The court’s remarks come on a day when the Lord Ayyappa shrine is scheduled to re-open at 5pm for a special ‘puja’.
This is the second time the hill temple will open for 'darshan' after the Supreme Court allowed entry of women of all age groups into it.
Frenzied protests had rocked the temple last month and around a dozen women in the age group of 10-50 were prevented from reaching the shrine as protesting devotees sought to “protect” their customs and beliefs.
The situation led to a pitched battle between police and the agitators as thousands took to the streets against the decision of the LDF government to implement the court orders.
Taking note of the violent protests, the court said a department-level inquiry must be ordered to check the role of policemen who had damaged devotees’ vehicles.
Meanwhile, devotees who arrived at Erumeli since Sunday evening, protested on Monday morning for not being allowed to leave for Pamba and Sannidhanam. They also blocked traffic chanting 'Ayyappa Sarnam'.
"We have been waiting since last evening. We were told that we would be allowed to leave at 6am. Now, they are telling us that KSRTC buses will be allowed to leave only by 12 pm.

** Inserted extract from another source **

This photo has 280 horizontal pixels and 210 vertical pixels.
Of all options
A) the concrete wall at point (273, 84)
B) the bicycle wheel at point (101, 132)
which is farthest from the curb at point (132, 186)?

We have come to offer prayers to Lord Ayyappa. Please allow us to go," an angry devotee said.
If private vehicles are not being allowed, they should be taken in the Kerala State Road Transport Corporation (KSRTC) buses to Pamba, the devotee said.
Media personnel have also not been allowed to leave Nilackal for Pamba and 'Sannidhanam' (temple complex) from the base camp here till 9am.
Director General of Police (DGP) Loknath Behara has said no restriction of any sort has been imposed on media persons. "To ensure necessary protection to the media, we are not allowing them now. As soon as security arrangements are complete, media will be allowed in Sabarimala and nearby places," he said.
The Pandalam royal family, which is closely associated with the Ayyappa shrine, said it was "pained" at the heavy security in and around Sabarimala. "Saddened that devotees will have to offer prayers at the shrine amid thick police cover," it said.
Protesting the apex court verdict, a 'prayer yagna' will be held, the family said.
Activist Rahul Easwar, president of Ayyappa Dharma Sena that is among the outfits spearheading the protests, in a video message said, "Like police, we are also fully prepared".
Easwar, belonging to the Thazhamon family of Sabarimala thantris, was arrested twice last month in connection with the protests in and and around Sabarimala against the government's decision to implement the court verdict and also for making certain remarks and is out on bail.
Police have stepped up deployment around the temple in view of the tense situation. Mobile jammers were installed near the temple to prevent the ‘tantri’ and other shrine officials from interacting with the media and to dissuade live visuals.